Description of the task:
Your task is to transcribe all of the data below exactly, omitting the images.

Exercise materials:
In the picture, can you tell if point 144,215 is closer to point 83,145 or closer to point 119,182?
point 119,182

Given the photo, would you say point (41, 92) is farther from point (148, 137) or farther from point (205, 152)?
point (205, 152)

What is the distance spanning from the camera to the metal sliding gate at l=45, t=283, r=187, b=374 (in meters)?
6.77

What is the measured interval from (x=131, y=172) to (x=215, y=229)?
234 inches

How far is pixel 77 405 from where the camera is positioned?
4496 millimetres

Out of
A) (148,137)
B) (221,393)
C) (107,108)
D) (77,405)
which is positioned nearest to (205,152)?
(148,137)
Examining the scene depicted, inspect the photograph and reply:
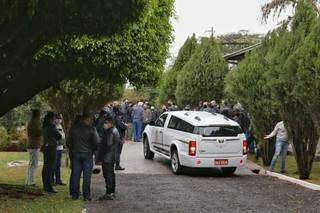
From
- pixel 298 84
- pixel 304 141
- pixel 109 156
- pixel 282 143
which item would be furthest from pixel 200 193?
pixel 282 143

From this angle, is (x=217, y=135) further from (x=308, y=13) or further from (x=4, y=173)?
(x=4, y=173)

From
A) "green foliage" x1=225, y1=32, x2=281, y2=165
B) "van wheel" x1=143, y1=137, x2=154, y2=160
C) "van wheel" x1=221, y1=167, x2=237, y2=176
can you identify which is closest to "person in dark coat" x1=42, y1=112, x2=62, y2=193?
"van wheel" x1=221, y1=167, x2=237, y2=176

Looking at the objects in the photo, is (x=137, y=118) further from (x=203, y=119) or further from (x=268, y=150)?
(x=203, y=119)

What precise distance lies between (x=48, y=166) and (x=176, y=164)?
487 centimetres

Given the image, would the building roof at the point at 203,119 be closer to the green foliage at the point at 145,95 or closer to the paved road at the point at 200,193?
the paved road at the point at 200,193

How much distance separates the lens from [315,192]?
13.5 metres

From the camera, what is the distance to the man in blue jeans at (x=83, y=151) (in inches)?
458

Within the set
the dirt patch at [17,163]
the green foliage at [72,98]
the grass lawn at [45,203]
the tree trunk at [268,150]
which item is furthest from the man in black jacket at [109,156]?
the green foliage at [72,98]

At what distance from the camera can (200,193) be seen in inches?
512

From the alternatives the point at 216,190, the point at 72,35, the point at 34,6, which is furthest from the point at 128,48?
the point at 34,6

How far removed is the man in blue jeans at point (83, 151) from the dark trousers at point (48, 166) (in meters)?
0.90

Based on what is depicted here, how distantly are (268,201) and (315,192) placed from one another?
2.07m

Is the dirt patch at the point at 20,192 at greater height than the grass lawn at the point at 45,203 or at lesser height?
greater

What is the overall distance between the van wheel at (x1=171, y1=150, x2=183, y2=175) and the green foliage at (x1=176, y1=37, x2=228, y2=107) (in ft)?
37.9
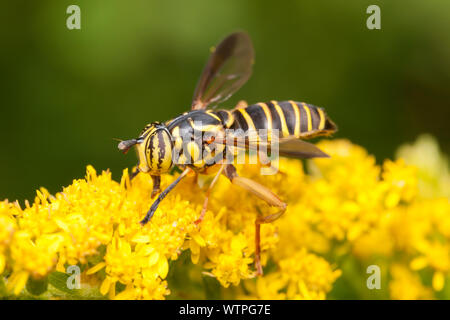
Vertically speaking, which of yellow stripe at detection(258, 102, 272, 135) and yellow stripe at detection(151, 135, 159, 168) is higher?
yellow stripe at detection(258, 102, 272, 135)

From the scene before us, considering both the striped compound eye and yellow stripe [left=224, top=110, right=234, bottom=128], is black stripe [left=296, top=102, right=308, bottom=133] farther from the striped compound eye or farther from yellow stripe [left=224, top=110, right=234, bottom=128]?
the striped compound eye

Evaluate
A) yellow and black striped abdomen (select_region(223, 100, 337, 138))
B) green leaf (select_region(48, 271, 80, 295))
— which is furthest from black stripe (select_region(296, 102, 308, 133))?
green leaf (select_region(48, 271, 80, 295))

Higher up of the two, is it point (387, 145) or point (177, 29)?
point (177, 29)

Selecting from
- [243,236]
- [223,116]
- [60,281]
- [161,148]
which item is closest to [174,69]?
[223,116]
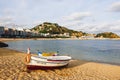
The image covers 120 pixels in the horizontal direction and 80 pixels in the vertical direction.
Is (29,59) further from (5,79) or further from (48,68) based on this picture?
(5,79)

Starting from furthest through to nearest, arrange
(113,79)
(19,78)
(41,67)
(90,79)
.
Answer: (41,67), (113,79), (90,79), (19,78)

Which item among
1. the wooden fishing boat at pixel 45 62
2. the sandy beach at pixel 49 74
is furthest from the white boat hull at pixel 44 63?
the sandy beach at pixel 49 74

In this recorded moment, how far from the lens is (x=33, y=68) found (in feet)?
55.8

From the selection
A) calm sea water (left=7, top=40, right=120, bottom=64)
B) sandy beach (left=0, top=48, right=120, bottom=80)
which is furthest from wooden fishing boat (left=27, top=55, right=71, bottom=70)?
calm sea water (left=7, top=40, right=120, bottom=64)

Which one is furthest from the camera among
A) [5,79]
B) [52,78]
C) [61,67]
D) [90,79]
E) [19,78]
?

Result of the exercise:
In the picture, can you tell if point 144,215 is closer to point 83,145 or closer to point 119,182?
point 119,182

Given the photo, would you say point (41, 92) is farther from point (148, 137) or farther from point (205, 152)?
point (205, 152)

What is the distance spanning from the camera to the metal sliding gate at l=45, t=283, r=187, b=374 (in meters)?
6.77

What is the measured interval from (x=131, y=172) to (x=215, y=229)?
234 inches

How far is pixel 77 405 from where the camera is positioned?
4496 millimetres

Out of
A) (148,137)
B) (221,393)
C) (107,108)
D) (77,405)
which is positioned nearest to (205,152)?
(148,137)
Examining the scene depicted, inspect the photograph and reply:
From
- pixel 298 84
- pixel 304 141
- pixel 109 156
- pixel 282 143
which item would be furthest from pixel 200 193?
pixel 282 143

From this angle, is (x=217, y=135) further from (x=308, y=13) or further from (x=4, y=173)?
(x=4, y=173)

From
A) "green foliage" x1=225, y1=32, x2=281, y2=165
B) "van wheel" x1=143, y1=137, x2=154, y2=160
C) "van wheel" x1=221, y1=167, x2=237, y2=176
can you identify which is closest to "person in dark coat" x1=42, y1=112, x2=62, y2=193?
"van wheel" x1=221, y1=167, x2=237, y2=176

Looking at the objects in the photo, is (x=137, y=118) further from (x=203, y=119) or further from (x=268, y=150)?
(x=203, y=119)

What precise distance lies between (x=48, y=166) and (x=176, y=164)?
487 centimetres

Given the image, would the building roof at the point at 203,119 be closer to the green foliage at the point at 145,95 or closer to the paved road at the point at 200,193?
the paved road at the point at 200,193

How much distance separates the lens from [315,192]?
13.5 metres

From the camera, what is the distance to the man in blue jeans at (x=83, y=151) (in inches)?
458

Within the set
the dirt patch at [17,163]
the green foliage at [72,98]
the grass lawn at [45,203]
the tree trunk at [268,150]
which item is furthest from the man in black jacket at [109,156]?
the green foliage at [72,98]

At what distance from the camera can (200,193) be seen in inches?
512

From the alternatives the point at 216,190, the point at 72,35, the point at 34,6, which is furthest from the point at 128,48?
the point at 34,6

How far removed is the man in blue jeans at point (83, 151) from the dark trousers at point (48, 166) (in meters)?
0.90

Based on what is depicted here, how distantly are (268,201) and (315,192) placed from one another?
2.07m

Is the dirt patch at the point at 20,192 at greater height than the grass lawn at the point at 45,203 or at lesser height?
greater

What is the overall distance between the van wheel at (x1=171, y1=150, x2=183, y2=175) and the green foliage at (x1=176, y1=37, x2=228, y2=107) (in ft)?
37.9
Vertically speaking, which of yellow stripe at detection(258, 102, 272, 135) and yellow stripe at detection(151, 135, 159, 168) is higher?
yellow stripe at detection(258, 102, 272, 135)

From the scene before us, considering both the striped compound eye and yellow stripe [left=224, top=110, right=234, bottom=128], is black stripe [left=296, top=102, right=308, bottom=133] farther from the striped compound eye or farther from yellow stripe [left=224, top=110, right=234, bottom=128]?
the striped compound eye

Evaluate
A) yellow and black striped abdomen (select_region(223, 100, 337, 138))
B) green leaf (select_region(48, 271, 80, 295))
— which is furthest from black stripe (select_region(296, 102, 308, 133))?
green leaf (select_region(48, 271, 80, 295))

Higher up of the two, is it point (387, 145) or point (177, 29)?
point (177, 29)

Selecting from
- [243,236]
- [223,116]
- [60,281]
- [161,148]
which item is closest to [174,69]?
[223,116]
The image covers 120 pixels in the horizontal direction and 80 pixels in the vertical direction.
Is (29,59) further from (5,79) or further from (48,68) based on this picture?
(5,79)

Starting from furthest through to nearest, arrange
(113,79)
(19,78)
(41,67)
(90,79)
.
Answer: (41,67), (113,79), (90,79), (19,78)

Which item among
1. the wooden fishing boat at pixel 45 62
2. the sandy beach at pixel 49 74
is furthest from the white boat hull at pixel 44 63?
the sandy beach at pixel 49 74

In this recorded moment, how far from the lens is (x=33, y=68) found (in feet)?
55.8

From the selection
A) calm sea water (left=7, top=40, right=120, bottom=64)
B) sandy beach (left=0, top=48, right=120, bottom=80)
which is furthest from wooden fishing boat (left=27, top=55, right=71, bottom=70)?
calm sea water (left=7, top=40, right=120, bottom=64)

Which one is furthest from the camera among
A) [5,79]
B) [52,78]
C) [61,67]
D) [90,79]
E) [19,78]
?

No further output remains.